Reputation: 8628
I have this dataframe df
:
AA_0 AA_1 AA_2 AA_3
store cake mass visit
store mass visit
mass store
store cake mass visit
I want to calculate the number of times each that each sequence AA_0
-AA_3
appears in df
and represent the result as follows:
result =
count data
2 store/cake/mass/visit
1 store/mass/visit
1 mass/store
How can I do it?
Upvotes: 1
Views: 81
Reputation: 862831
You can use:
df['data'] = df.apply(lambda x: '/'.join(x.dropna()), axis=1)
print (df)
AA_0 AA_1 AA_2 AA_3 data
0 store cake mass visit store/cake/mass/visit
1 store mass visit NaN store/mass/visit
2 mass store NaN NaN mass/store
3 store cake mass visit store/cake/mass/visit
result = df.data.value_counts().rename_axis('count').reset_index()
print (result)
count data
0 store/cake/mass/visit 2
1 store/mass/visit 1
2 mass/store 1
If missing data are spaces:
df['data'] = df.apply(lambda x: '/'.join(x), axis=1).str.strip('/ ')
print (df)

Supplied information:

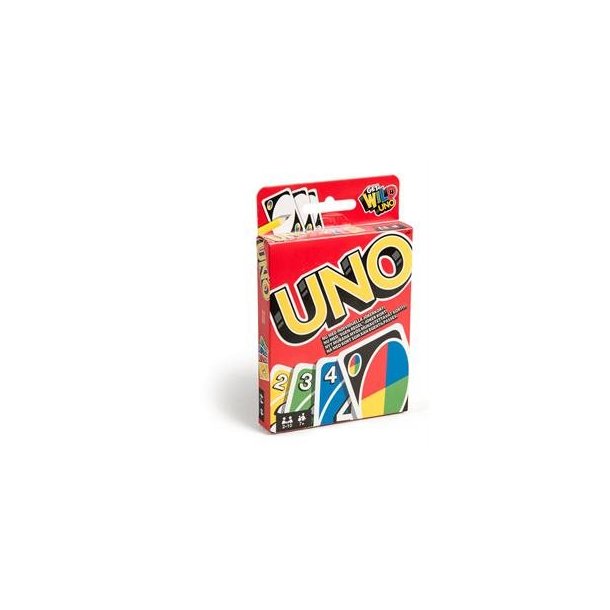 UNO Kortspillet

Work required:
Answer these questions about the thread on counting dataframe row sequences:
1. In the desired result shown in the question, what count is given for "store/cake/mass/visit"?
2. Which method does the answer call on each row to remove missing values before joining?
3. In the version for missing data stored as spaces, which characters are passed to str.strip?

Answer area:
1. 2
2. dropna
3. A slash and a space ('/ ')